Откуда такие финансы у рядовой телефонистки? Был бы богатый муж или папуля, могла бы запросить местечко потеплее, а не торчать на нудной работе, причём посменной. Остаётся то, чем подрабатывают многие телефонисты. Сливает инфу. Кому?
Я протянул бумажку с номером очкарика Толика.
– Мне нужен полный отчёт по этой трубке. Вы понимаете, о чём я говорю?
– Нет.
Я убрал бумажку в карман, пожал плечами.
– Значит, деньги я принёс не вам.
– Почему же? Деньги могу взять и я.
Телефонистка поправила на пальчике колечко. У меня б такой кусок золота своей тяжестью растянул сустав, а моей собеседнице хоть бы хны.
Девушка перевела взгляд с колечка на меня.
– Оставьте мне тысячу. И так каждый месяц.
– Так мало?
– Долларов.
– Простите, я зашёл не в тот магазин. Здесь ценники рисовал ребёнок. Они обожают малевать нолики.
– Где выход, знаете?
– Найду. Не беспокойтесь. Что, если я расскажу о вашем поведении руководству компании?

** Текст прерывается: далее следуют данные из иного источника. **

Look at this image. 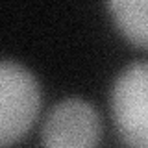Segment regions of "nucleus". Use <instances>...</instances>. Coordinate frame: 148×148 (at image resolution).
Returning <instances> with one entry per match:
<instances>
[{
  "instance_id": "4",
  "label": "nucleus",
  "mask_w": 148,
  "mask_h": 148,
  "mask_svg": "<svg viewBox=\"0 0 148 148\" xmlns=\"http://www.w3.org/2000/svg\"><path fill=\"white\" fill-rule=\"evenodd\" d=\"M108 8L119 30L133 45L148 48V0H111Z\"/></svg>"
},
{
  "instance_id": "3",
  "label": "nucleus",
  "mask_w": 148,
  "mask_h": 148,
  "mask_svg": "<svg viewBox=\"0 0 148 148\" xmlns=\"http://www.w3.org/2000/svg\"><path fill=\"white\" fill-rule=\"evenodd\" d=\"M100 137L98 109L80 96H69L54 104L41 130L45 148H96Z\"/></svg>"
},
{
  "instance_id": "1",
  "label": "nucleus",
  "mask_w": 148,
  "mask_h": 148,
  "mask_svg": "<svg viewBox=\"0 0 148 148\" xmlns=\"http://www.w3.org/2000/svg\"><path fill=\"white\" fill-rule=\"evenodd\" d=\"M41 109V87L22 63L0 59V148L21 141Z\"/></svg>"
},
{
  "instance_id": "2",
  "label": "nucleus",
  "mask_w": 148,
  "mask_h": 148,
  "mask_svg": "<svg viewBox=\"0 0 148 148\" xmlns=\"http://www.w3.org/2000/svg\"><path fill=\"white\" fill-rule=\"evenodd\" d=\"M111 117L128 148H148V59L130 63L117 74Z\"/></svg>"
}]
</instances>
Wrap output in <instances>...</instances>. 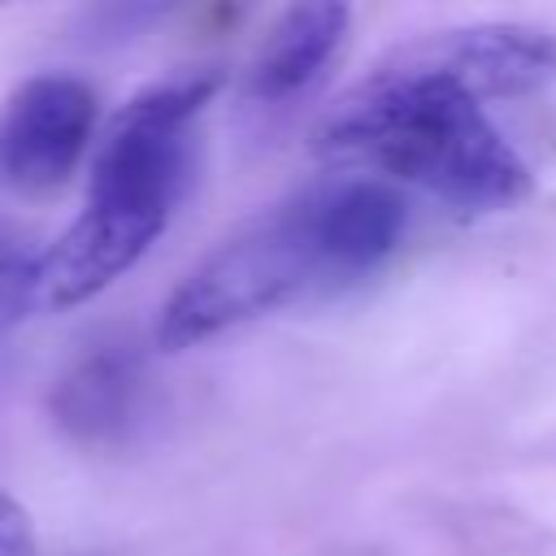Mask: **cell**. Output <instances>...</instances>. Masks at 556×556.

– За те копейки, что мне платят, я уволюсь сама.
– Как тогда будете подслушивать чужие разговоры за большие деньги?
Телефонистка отвернулась, сделала моему отражению в мониторе ручкой. Бедные пальчики! Сквозь золото-платину света белого не видят.
В холле над выходом часы показывали пять вечера. До конца смены девушки в наушниках оставался час.
Я вернулся в машину. Через пятьдесят пять минут я подъехал к зданию оператора так, чтобы мою машину камеры наблюдения не видели, а я чтоб видел ступеньки, по которым должна сбежать деловая телефонистка через минуту после шести.
К пятой минуте седьмого из здания вышли все кроме девушки с наушниками. Я уж было заволновался, не надорвалась ли моя собеседница от непомерной тяжести на пальчиках, как рядом с выходом из здания оператора распахнулись ворота, и из внутреннего дворика выкатилась маленькая немецкая машинка с широченными ноздрями на радиаторе.
Я бы пропустил машинку мимо, если б не разглядел за лобовым стеклом знакомый профиль.
Машинка направилась в мою сторону. Я прикрыл лицо пятернёй: мол, чешу ухо. Когда машинка проехала мимо, я увидел на руле холёную ручку, закованную в золотоплатиновый панцирь из колечек.
Я дал немецкой машинке отъехать полквартала, покатил следом.
Через пять минут телефонистка причалила к столикам, разбросанным по летней площадке возле бара. Я прокатился на полсотни метров дальше.
Перед тем, как покинуть машину, я сменил белую футболку на чёрную, натянул на нос шляпу-челентанку, глаза и пол-лица прикрыл челентанскими же очками-каплями. Брюки менять не стал, ибо слепить прохожих красными семейными трусами в цветочек счёл лишним.
Пока я топал к бару, к летней площадке подкатил джип мэра. Я мог бы спутать джип мэра с любым другим, если бы не скромный госномер в виде нулей и единицы. Надо быть склеротиком-рецидивистом, чтобы такой сложный номер не запомнить.
Из джипа вышел водила мэра, подошёл к столику, где сидела телефонистка. Целовать даму в щёчку водила не стал. Сел напротив, на столик перед собой положил мобильник.
Я прошёл площадку со столиками насквозь, вошёл в бар. Остановился у барной стойки так, чтобы видеть мою парочку, заказал чай. Официант переспросил дважды, ведь после шести обычно заказывают сотку, а я брякнул какую-то глупость.